→ **Input material**:
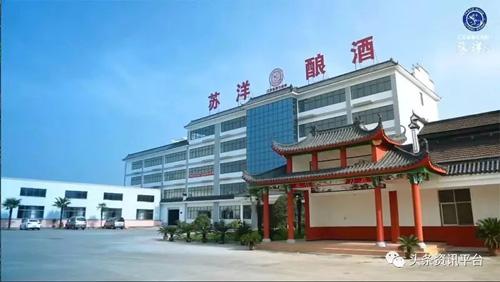 曝料:江苏省苏洋酿酒有限公司涉水直销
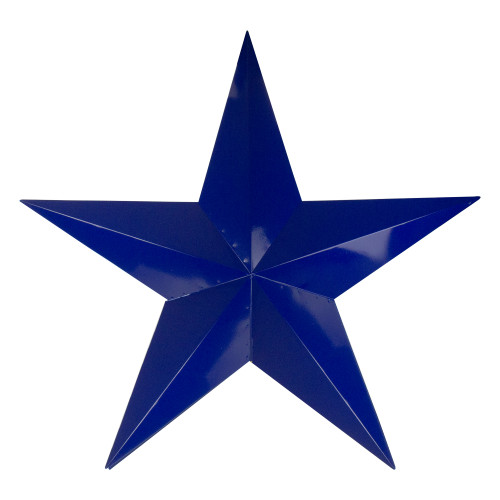 """36"""" Navy Blue Country Rustic Star Outdoor Patio Wall Decor - IMAGE 1"""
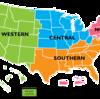 アメリカは本当に分裂しているのか?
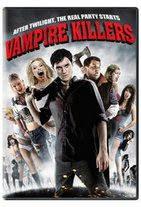 Watch Lesbian Vampire Killers Online Free in HD
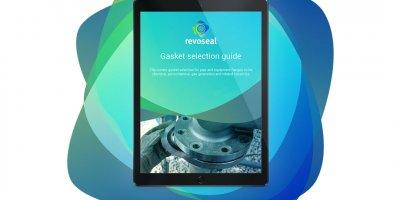 Revoseal VCC BV - Gids - Pakkingen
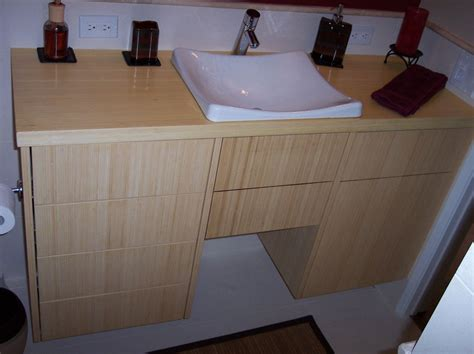 custom bamboo bathroom vanity  mc keown design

→ **Work task**:
Retype the listing exactly and drop the pictures.

→ **Output for this exercise**:
 曝料:江苏省苏洋酿酒有限公司涉水直销
 """36"""" Navy Blue Country Rustic Star Outdoor Patio Wall Decor - IMAGE 1"""
 アメリカは本当に分裂しているのか?
 Watch Lesbian Vampire Killers Online Free in HD
 Revoseal VCC BV - Gids - Pakkingen
 custom bamboo bathroom vanity  mc keown design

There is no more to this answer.